European sub-advised fund assets see record growth

Europe’s sub-advised fund assets have experienced their highest six-monthly growth since preparations for the introduction of MiFID 2 heralded a structural shift towards sub-advisory two years ago, according to the latest analysis from instiHub.

The first quarter of 2019 saw assets grow by 13 per cent after declining by 6.4 per cent during Q4 ’18. This is the highest growth since instiHub’s records began at the end of Q4 ’16, driving the industry, comprising over 2,600 mandates awarded by over 170 sponsors in 17 selection markets to more than 580 sub-advisers across the globe, to a new record. During the first half of 2019, the UK, Sweden, and Italy performed above average – replaced during Q2 by Switzerland, the Netherlands, and Spain.
 
Andreas Pfunder, CEO and founder of instiHub, provider of the leading and most comprehensive sub-advisory data platform, adds: “Sub-advised fund sizes have grown tremendously in 2019. Net three new sponsors have entered the industry with new programs, adding EUR3.5 billion in new money. We already know of at least one more who will enter with billions worth of funds. Such dynamics create great opportunities for proactive asset managers.”
 
instiHub expects growth in sub-advisory to continue over the medium term. With more transparent cost disclosure being forced by regulators, value creation for investors moves into the foreground. The sub-advisory model is an ideal solution to achieve this, both from an access to best talent as well as cost perspective.
 
“Some fund-of-funds will be very exposed and need to rethink their structures.
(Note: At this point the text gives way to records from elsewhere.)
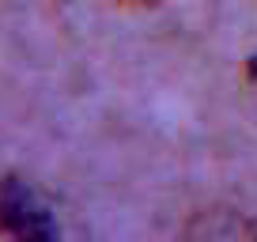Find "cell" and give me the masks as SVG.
<instances>
[{
	"label": "cell",
	"instance_id": "1",
	"mask_svg": "<svg viewBox=\"0 0 257 242\" xmlns=\"http://www.w3.org/2000/svg\"><path fill=\"white\" fill-rule=\"evenodd\" d=\"M0 234L27 242H42L57 234L46 204H38V197L19 178H0Z\"/></svg>",
	"mask_w": 257,
	"mask_h": 242
},
{
	"label": "cell",
	"instance_id": "2",
	"mask_svg": "<svg viewBox=\"0 0 257 242\" xmlns=\"http://www.w3.org/2000/svg\"><path fill=\"white\" fill-rule=\"evenodd\" d=\"M249 80L257 83V57H249Z\"/></svg>",
	"mask_w": 257,
	"mask_h": 242
},
{
	"label": "cell",
	"instance_id": "3",
	"mask_svg": "<svg viewBox=\"0 0 257 242\" xmlns=\"http://www.w3.org/2000/svg\"><path fill=\"white\" fill-rule=\"evenodd\" d=\"M121 4H137V8H144V4H155V0H121Z\"/></svg>",
	"mask_w": 257,
	"mask_h": 242
}]
</instances>
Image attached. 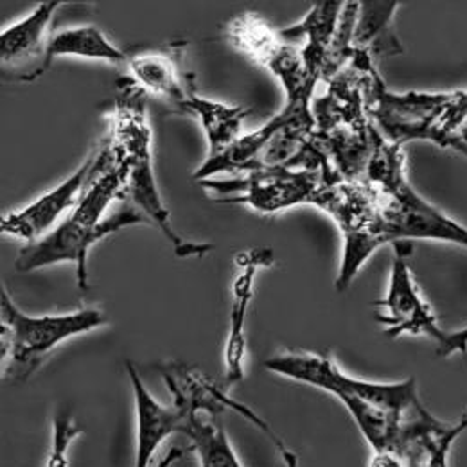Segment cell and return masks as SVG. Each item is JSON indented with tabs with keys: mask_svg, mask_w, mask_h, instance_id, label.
<instances>
[{
	"mask_svg": "<svg viewBox=\"0 0 467 467\" xmlns=\"http://www.w3.org/2000/svg\"><path fill=\"white\" fill-rule=\"evenodd\" d=\"M266 370L329 392L349 410L372 451L390 450L410 413L420 403L415 378L374 383L346 374L331 356L290 350L265 361Z\"/></svg>",
	"mask_w": 467,
	"mask_h": 467,
	"instance_id": "1",
	"label": "cell"
},
{
	"mask_svg": "<svg viewBox=\"0 0 467 467\" xmlns=\"http://www.w3.org/2000/svg\"><path fill=\"white\" fill-rule=\"evenodd\" d=\"M153 133L148 119V94L130 78L119 81L107 146L126 175V200L135 205L173 244L178 257H203L214 246L191 243L176 233L153 170Z\"/></svg>",
	"mask_w": 467,
	"mask_h": 467,
	"instance_id": "2",
	"label": "cell"
},
{
	"mask_svg": "<svg viewBox=\"0 0 467 467\" xmlns=\"http://www.w3.org/2000/svg\"><path fill=\"white\" fill-rule=\"evenodd\" d=\"M365 178L381 192L389 243L431 239L467 248L466 227L431 205L410 185L403 148L390 144L381 133Z\"/></svg>",
	"mask_w": 467,
	"mask_h": 467,
	"instance_id": "3",
	"label": "cell"
},
{
	"mask_svg": "<svg viewBox=\"0 0 467 467\" xmlns=\"http://www.w3.org/2000/svg\"><path fill=\"white\" fill-rule=\"evenodd\" d=\"M0 317L2 361L7 359L4 376L16 381L27 379L46 356L65 340L92 333L109 324L107 315L99 307L31 317L15 304L4 286L0 292Z\"/></svg>",
	"mask_w": 467,
	"mask_h": 467,
	"instance_id": "4",
	"label": "cell"
},
{
	"mask_svg": "<svg viewBox=\"0 0 467 467\" xmlns=\"http://www.w3.org/2000/svg\"><path fill=\"white\" fill-rule=\"evenodd\" d=\"M315 207L329 214L344 235V254L335 288L337 292H346L374 252L389 244L381 192L367 178L356 182L338 180L324 185Z\"/></svg>",
	"mask_w": 467,
	"mask_h": 467,
	"instance_id": "5",
	"label": "cell"
},
{
	"mask_svg": "<svg viewBox=\"0 0 467 467\" xmlns=\"http://www.w3.org/2000/svg\"><path fill=\"white\" fill-rule=\"evenodd\" d=\"M450 101L451 92L396 94L389 90L381 74L376 72L367 96V110L383 139L394 146L431 142L467 155V131L464 135H450L442 128V116Z\"/></svg>",
	"mask_w": 467,
	"mask_h": 467,
	"instance_id": "6",
	"label": "cell"
},
{
	"mask_svg": "<svg viewBox=\"0 0 467 467\" xmlns=\"http://www.w3.org/2000/svg\"><path fill=\"white\" fill-rule=\"evenodd\" d=\"M144 223H150V220L130 202L124 203V209L107 216L101 223L88 222L72 211L55 231L40 241L20 248L15 259V270L18 274H29L58 263H72L76 266L78 288L88 290L90 248L110 234Z\"/></svg>",
	"mask_w": 467,
	"mask_h": 467,
	"instance_id": "7",
	"label": "cell"
},
{
	"mask_svg": "<svg viewBox=\"0 0 467 467\" xmlns=\"http://www.w3.org/2000/svg\"><path fill=\"white\" fill-rule=\"evenodd\" d=\"M223 35L234 49L268 68L281 81L286 98H311L322 81V76L306 63L302 49L293 47L255 13L234 16L223 27Z\"/></svg>",
	"mask_w": 467,
	"mask_h": 467,
	"instance_id": "8",
	"label": "cell"
},
{
	"mask_svg": "<svg viewBox=\"0 0 467 467\" xmlns=\"http://www.w3.org/2000/svg\"><path fill=\"white\" fill-rule=\"evenodd\" d=\"M338 182L324 171L277 170L227 180H203L202 187L220 194L218 203H244L261 214H275L296 205H315L324 185Z\"/></svg>",
	"mask_w": 467,
	"mask_h": 467,
	"instance_id": "9",
	"label": "cell"
},
{
	"mask_svg": "<svg viewBox=\"0 0 467 467\" xmlns=\"http://www.w3.org/2000/svg\"><path fill=\"white\" fill-rule=\"evenodd\" d=\"M159 372L173 396L171 405H175L176 409L183 411L187 417L200 415V413L220 417L227 410H233L241 417H244L248 422H252L259 431H263L270 439V442L275 446V450L279 451L286 466H298L296 455L261 415H257L244 403L233 400L225 387H220L216 381H213L209 376L200 372L196 367H191L180 361H168L159 365Z\"/></svg>",
	"mask_w": 467,
	"mask_h": 467,
	"instance_id": "10",
	"label": "cell"
},
{
	"mask_svg": "<svg viewBox=\"0 0 467 467\" xmlns=\"http://www.w3.org/2000/svg\"><path fill=\"white\" fill-rule=\"evenodd\" d=\"M394 250L396 254L392 259L387 295L374 302L378 309H383L381 315H376V320L385 326L383 333L390 340L403 335L426 337L435 340L439 346L446 331L439 327V320L430 304L424 300L409 266L413 244L411 241H396Z\"/></svg>",
	"mask_w": 467,
	"mask_h": 467,
	"instance_id": "11",
	"label": "cell"
},
{
	"mask_svg": "<svg viewBox=\"0 0 467 467\" xmlns=\"http://www.w3.org/2000/svg\"><path fill=\"white\" fill-rule=\"evenodd\" d=\"M59 5L58 0L42 2L26 18L2 29L0 65L5 81H35L49 70L47 51L51 38L47 35Z\"/></svg>",
	"mask_w": 467,
	"mask_h": 467,
	"instance_id": "12",
	"label": "cell"
},
{
	"mask_svg": "<svg viewBox=\"0 0 467 467\" xmlns=\"http://www.w3.org/2000/svg\"><path fill=\"white\" fill-rule=\"evenodd\" d=\"M96 151H92L87 161L61 182L53 191L42 194L38 200L24 207L22 211L11 213L0 220V233L24 239L26 244L36 243L58 227L59 218L76 207L90 171L96 162Z\"/></svg>",
	"mask_w": 467,
	"mask_h": 467,
	"instance_id": "13",
	"label": "cell"
},
{
	"mask_svg": "<svg viewBox=\"0 0 467 467\" xmlns=\"http://www.w3.org/2000/svg\"><path fill=\"white\" fill-rule=\"evenodd\" d=\"M464 431H467V410L459 420L446 422L419 403L407 417L390 450L401 455L405 467H450V450Z\"/></svg>",
	"mask_w": 467,
	"mask_h": 467,
	"instance_id": "14",
	"label": "cell"
},
{
	"mask_svg": "<svg viewBox=\"0 0 467 467\" xmlns=\"http://www.w3.org/2000/svg\"><path fill=\"white\" fill-rule=\"evenodd\" d=\"M275 263L270 248L246 250L235 257L239 274L233 283V306H231V326L225 346V389L231 390L234 385L244 379V356H246V317L248 306L254 296V279L259 268H268Z\"/></svg>",
	"mask_w": 467,
	"mask_h": 467,
	"instance_id": "15",
	"label": "cell"
},
{
	"mask_svg": "<svg viewBox=\"0 0 467 467\" xmlns=\"http://www.w3.org/2000/svg\"><path fill=\"white\" fill-rule=\"evenodd\" d=\"M126 372L131 383L137 410V451L133 467H150L166 439L175 433L183 435L189 417L175 405L164 407L159 403L142 383L137 367L131 361H126Z\"/></svg>",
	"mask_w": 467,
	"mask_h": 467,
	"instance_id": "16",
	"label": "cell"
},
{
	"mask_svg": "<svg viewBox=\"0 0 467 467\" xmlns=\"http://www.w3.org/2000/svg\"><path fill=\"white\" fill-rule=\"evenodd\" d=\"M183 55V47L175 44L166 49L130 57V79L146 94H153L168 101L176 110L194 85V76L183 72L180 67Z\"/></svg>",
	"mask_w": 467,
	"mask_h": 467,
	"instance_id": "17",
	"label": "cell"
},
{
	"mask_svg": "<svg viewBox=\"0 0 467 467\" xmlns=\"http://www.w3.org/2000/svg\"><path fill=\"white\" fill-rule=\"evenodd\" d=\"M176 112L194 117L200 122L209 142V157H218L235 144L241 137L244 119L250 116V109L246 107H229L202 98L196 92V85L191 87Z\"/></svg>",
	"mask_w": 467,
	"mask_h": 467,
	"instance_id": "18",
	"label": "cell"
},
{
	"mask_svg": "<svg viewBox=\"0 0 467 467\" xmlns=\"http://www.w3.org/2000/svg\"><path fill=\"white\" fill-rule=\"evenodd\" d=\"M398 2H359L358 20L352 33V53L367 55L376 59L390 58L403 55V46L394 33V15Z\"/></svg>",
	"mask_w": 467,
	"mask_h": 467,
	"instance_id": "19",
	"label": "cell"
},
{
	"mask_svg": "<svg viewBox=\"0 0 467 467\" xmlns=\"http://www.w3.org/2000/svg\"><path fill=\"white\" fill-rule=\"evenodd\" d=\"M342 9L344 2H317L302 22L279 33L286 42L302 36L307 38V44L302 47L304 58L320 76L324 74L326 59L338 29Z\"/></svg>",
	"mask_w": 467,
	"mask_h": 467,
	"instance_id": "20",
	"label": "cell"
},
{
	"mask_svg": "<svg viewBox=\"0 0 467 467\" xmlns=\"http://www.w3.org/2000/svg\"><path fill=\"white\" fill-rule=\"evenodd\" d=\"M63 57L101 59L112 65H128L130 61V57L114 46L96 26H76L57 33L49 44L47 67Z\"/></svg>",
	"mask_w": 467,
	"mask_h": 467,
	"instance_id": "21",
	"label": "cell"
},
{
	"mask_svg": "<svg viewBox=\"0 0 467 467\" xmlns=\"http://www.w3.org/2000/svg\"><path fill=\"white\" fill-rule=\"evenodd\" d=\"M183 435L191 441L200 467H243L220 417L191 415Z\"/></svg>",
	"mask_w": 467,
	"mask_h": 467,
	"instance_id": "22",
	"label": "cell"
},
{
	"mask_svg": "<svg viewBox=\"0 0 467 467\" xmlns=\"http://www.w3.org/2000/svg\"><path fill=\"white\" fill-rule=\"evenodd\" d=\"M81 435V428L72 420L68 413H59L53 420V444L46 467L68 466V450L72 442Z\"/></svg>",
	"mask_w": 467,
	"mask_h": 467,
	"instance_id": "23",
	"label": "cell"
},
{
	"mask_svg": "<svg viewBox=\"0 0 467 467\" xmlns=\"http://www.w3.org/2000/svg\"><path fill=\"white\" fill-rule=\"evenodd\" d=\"M442 128L450 135H464L467 131V90L451 92V101L442 116Z\"/></svg>",
	"mask_w": 467,
	"mask_h": 467,
	"instance_id": "24",
	"label": "cell"
},
{
	"mask_svg": "<svg viewBox=\"0 0 467 467\" xmlns=\"http://www.w3.org/2000/svg\"><path fill=\"white\" fill-rule=\"evenodd\" d=\"M457 352L467 359V327L459 331H446L442 342L437 346L439 358H450Z\"/></svg>",
	"mask_w": 467,
	"mask_h": 467,
	"instance_id": "25",
	"label": "cell"
}]
</instances>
I can see a future where fund-of-fund sponsors and discretionary managers resort to large building blocks that are set up specifically for such clients on a sub-advised basis. Some of the large consultants such as Mercer, specialists like ABN AMRO Investment Solutions, or multi-boutiques like Nordea are ideally based to accommodate the needs of fund-of-fund allocators who don’t have the bandwidth to undertake full manager due diligence themselves,” says Pfunder.